There is no obvious explanation for why computer use was an outlier, and the scattershot nature of the other statistically significant changes suggests it may have been mere “noise.” While large percentage point differences remained after weighting, none of the weighted chi-square tests we used returned statistically significant results.
Scant evidence of inconsistency in estimates among subgroups
One of the initial hypotheses of our study was that subgroups — particularly harder-to-reach ones — might vary more noticeably in their composition from survey to survey due to potentially being pulled from an eclectic array of sources. In other words, estimates among particular subgroups — such as people with a high school diploma or less education — may have changed even though the overall estimates didn’t change. However, 92 out of 95 outcomes examined had no statistically significant differences among subgroups, and the subgroup differences we did observe did not follow any discernible pattern.
On the item about daily computer use, there were statistically significant differences between surveys for women, White adults, Hispanic adults, those with a high school diploma or less education, those who identify as Republican or lean to the GOP, and those ages 35 to 54.
Only two other subgroup comparisons showed statistically significant differences across surveys.

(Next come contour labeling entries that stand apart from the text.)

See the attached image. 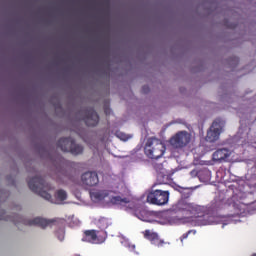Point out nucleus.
<instances>
[{
  "instance_id": "obj_3",
  "label": "nucleus",
  "mask_w": 256,
  "mask_h": 256,
  "mask_svg": "<svg viewBox=\"0 0 256 256\" xmlns=\"http://www.w3.org/2000/svg\"><path fill=\"white\" fill-rule=\"evenodd\" d=\"M163 141L157 138H149L144 147V153L149 159H161L166 151Z\"/></svg>"
},
{
  "instance_id": "obj_23",
  "label": "nucleus",
  "mask_w": 256,
  "mask_h": 256,
  "mask_svg": "<svg viewBox=\"0 0 256 256\" xmlns=\"http://www.w3.org/2000/svg\"><path fill=\"white\" fill-rule=\"evenodd\" d=\"M190 174H191V175H196V174H197V171H196V170H192V171L190 172Z\"/></svg>"
},
{
  "instance_id": "obj_18",
  "label": "nucleus",
  "mask_w": 256,
  "mask_h": 256,
  "mask_svg": "<svg viewBox=\"0 0 256 256\" xmlns=\"http://www.w3.org/2000/svg\"><path fill=\"white\" fill-rule=\"evenodd\" d=\"M191 233H197L195 230H189L188 232L184 233L181 237H180V240H181V243H183V240L184 239H187V237H189V235H191Z\"/></svg>"
},
{
  "instance_id": "obj_9",
  "label": "nucleus",
  "mask_w": 256,
  "mask_h": 256,
  "mask_svg": "<svg viewBox=\"0 0 256 256\" xmlns=\"http://www.w3.org/2000/svg\"><path fill=\"white\" fill-rule=\"evenodd\" d=\"M179 211H184L185 215H188V219H195V221H204L205 215L199 213L201 207L195 204H179Z\"/></svg>"
},
{
  "instance_id": "obj_22",
  "label": "nucleus",
  "mask_w": 256,
  "mask_h": 256,
  "mask_svg": "<svg viewBox=\"0 0 256 256\" xmlns=\"http://www.w3.org/2000/svg\"><path fill=\"white\" fill-rule=\"evenodd\" d=\"M129 249H130V251H134L135 252V245H130Z\"/></svg>"
},
{
  "instance_id": "obj_21",
  "label": "nucleus",
  "mask_w": 256,
  "mask_h": 256,
  "mask_svg": "<svg viewBox=\"0 0 256 256\" xmlns=\"http://www.w3.org/2000/svg\"><path fill=\"white\" fill-rule=\"evenodd\" d=\"M142 91L143 93H149V86H143Z\"/></svg>"
},
{
  "instance_id": "obj_17",
  "label": "nucleus",
  "mask_w": 256,
  "mask_h": 256,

On the item about finding a great deal of meaning and fulfillment in being outdoors and experiencing nature, we observed a statistically significant difference among women. Finally, among political independents (who made up just over a third of respondents), the share of those who found a great deal of meaning and fulfillment in spiritual practices such as meditation fell from 27% in April to 21% in June. This outcome was not statistically significant among all respondents. Similar to what we found in the overall sample, these results were likely mere “noise” as well.
All in all, there was little evidence of inconsistency across our samples, and the inconsistencies that were present were generally corrected through weighting. That said, we only examined three samples obtained over a relatively short period of time. It’s hard to know whether these results would replicate over a longer timeframe or with a different vendor.
It’s also important to consider that consistency is no guarantee of accuracy. This goes for probability and opt-in samples alike. A procedure that systematically over- or underrepresents certain segments of the population can yield stable estimates that are consistently wrong. Researchers have found that opt-in surveys produce estimates that are reliable but consistently several percentage points or more off from the actual population value, as indicated by high-quality benchmarks. In other words, a survey’s estimates can simultaneously be reliable and wrong. So while this study’s findings on consistency are encouraging, that is only a part of the story when it comes to overall accuracy.
A note on significance testing
We used chi-square tests of association to determine whether estimates from the three surveys differed significantly from one another or not. In other words, the online opt-in surveys would be considered consistent if the estimates for the attitudinal and behavioral questions we placed on the survey were mostly unaffected by whether respondents answered the survey in April, May or June.
We conducted separate sets of tests without and with weighting, as well as separate tests for the full sample and for subgroups (sex, age, education, race/ethnicity, and partisan affiliation). With the sheer number of tests, we expected some of them to indicate a difference even when none existed, otherwise known as a false positive. To correct for this, we adjusted p-values via the Benjamini-Hochberg procedure. Rather than merely setting the threshold for significance to the conventional p < 0.05, the Benjamini-Hochberg procedure adjusts p-values upwards to control the false discovery rate, or the percentage of false positives out of all positives, to 5%.